La trama: un’escalation di tensione
La vicenda si concentra sull’agente speciale dell’FBI Anthony Hubbard (interpretato da Denzel Washington) e sul suo partner di origine libanese, Frank Haddad (Tony Shalhoub), coinvolti in una serie di operazioni contro cellule terroristiche. Gli attentati iniziano con un dirottamento di autobus che si rivela un falso allarme, ma proseguono con azioni devastanti, tra cui un attentato suicida che uccide 25 persone e l’esplosione di un teatro. La situazione precipita quando viene distrutta la sede dell’FBI a One Federal Plaza, causando oltre 600 vittime.
L’indagine dell’FBI si intreccia con l’operato dell’agente della CIA Elise Kraft (Annette Bening), il cui vero nome è Sharon Bridger. Kraft rivela di aver collaborato in passato con militanti addestrati per opporsi al regime di Saddam Hussein, ma che ora si sono rivolti contro gli Stati Uniti dopo il taglio dei finanziamenti. Questo legame complesso porta Hubbard e Bridger a collaborare, nonostante i conflitti iniziali, per fermare l’ultima cellula terroristica.
L’imposizione della legge marziale
Di fronte all’escalation degli attacchi, il Presidente degli Stati Uniti dichiara la legge marziale, affidando alla 101ª Divisione Aviotrasportata, comandata dal generale William Devereaux (Bruce Willis), il compito di sigillare Brooklyn. La decisione scatena una serie di eventi drammatici: giovani arabi-americani vengono radunati in campi di detenzione, incluso il figlio di Haddad, Frank Jr.
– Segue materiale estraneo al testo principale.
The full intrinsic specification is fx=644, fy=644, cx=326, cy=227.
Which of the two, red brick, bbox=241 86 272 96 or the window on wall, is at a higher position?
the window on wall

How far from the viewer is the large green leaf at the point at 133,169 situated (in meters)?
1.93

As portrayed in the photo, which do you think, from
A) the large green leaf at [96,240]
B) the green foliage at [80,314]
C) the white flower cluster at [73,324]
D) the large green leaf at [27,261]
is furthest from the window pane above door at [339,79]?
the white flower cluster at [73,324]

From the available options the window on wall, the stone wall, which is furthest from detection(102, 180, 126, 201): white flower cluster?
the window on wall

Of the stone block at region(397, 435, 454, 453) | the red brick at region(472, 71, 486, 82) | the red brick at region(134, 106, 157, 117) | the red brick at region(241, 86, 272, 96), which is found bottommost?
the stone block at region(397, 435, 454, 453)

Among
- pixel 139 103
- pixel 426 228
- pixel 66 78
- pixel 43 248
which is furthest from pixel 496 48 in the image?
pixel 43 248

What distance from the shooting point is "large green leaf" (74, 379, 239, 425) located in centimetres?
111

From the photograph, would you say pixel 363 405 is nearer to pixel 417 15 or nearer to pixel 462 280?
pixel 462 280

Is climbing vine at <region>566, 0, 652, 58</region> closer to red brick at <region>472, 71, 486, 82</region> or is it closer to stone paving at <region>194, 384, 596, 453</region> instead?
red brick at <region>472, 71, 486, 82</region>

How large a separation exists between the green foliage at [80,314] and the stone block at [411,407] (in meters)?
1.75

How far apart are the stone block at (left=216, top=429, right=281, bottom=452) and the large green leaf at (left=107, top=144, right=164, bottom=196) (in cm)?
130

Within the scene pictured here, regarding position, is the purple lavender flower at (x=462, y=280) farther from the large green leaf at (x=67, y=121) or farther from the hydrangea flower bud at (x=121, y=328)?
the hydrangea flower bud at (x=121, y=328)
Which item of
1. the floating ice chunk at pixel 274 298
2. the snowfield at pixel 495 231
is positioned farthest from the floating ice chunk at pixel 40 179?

La città diventa teatro di proteste violente e tensioni razziali.
La legge marziale porta alla repressione indiscriminata e alla violazione dei diritti umani. La situazione culmina quando gli uomini di Devereaux torturano un sospetto terrorista, Tariq Husseini, senza ottenere informazioni utili. Questo abuso spinge Hubbard a sfidare Devereaux, arrestando il generale e ponendo fine alla legge marziale. I detenuti vengono liberati, ma il prezzo pagato dalla città e dalle vittime degli attentati è incalcolabile.
Un finale tra sacrificio e riflessione
Il climax del film si svolge durante una marcia per la pace, quando si scopre che Samir, un collaboratore di Bridger, è l’ultimo membro della cellula terroristica. Samir si prepara a un attentato suicida, ma viene fermato da Hubbard e Haddad. Durante lo scontro, Bridger resta gravemente ferita e muore poco dopo, pronunciando le parole: “Inshallah”. Il sacrificio di Bridger e l’arresto di Devereaux chiudono la vicenda, ma lasciano aperte le questioni morali sul costo della sicurezza.
Fin dalla sua uscita, il film ha suscitato accese polemiche. L’American-Arab Anti-Discrimination Committee lo ha definito “estremamente offensivo”, sottolineando come rafforzasse stereotipi pericolosi sugli arabi-americani e sui musulmani. Il portavoce Hussein Ibish ha dichiarato che il film era “insidioso e incendiario”, associando pratiche religiose musulmane, come l’abluzione, al terrorismo.
Anche il Council on American-Islamic Relations ha criticato il film per l’immagine negativa dei musulmani, sottolineando che rappresentava un totale disprezzo per la vita umana attribuito a un intero gruppo etnico. Le proteste, incluse manifestazioni nei cinema, hanno contribuito a limitare il successo al botteghino del film, ma dopo gli attentati dell’11 settembre, “Attacco al potere” è diventato uno dei film più noleggiati in America, evidenziando il suo impatto culturale.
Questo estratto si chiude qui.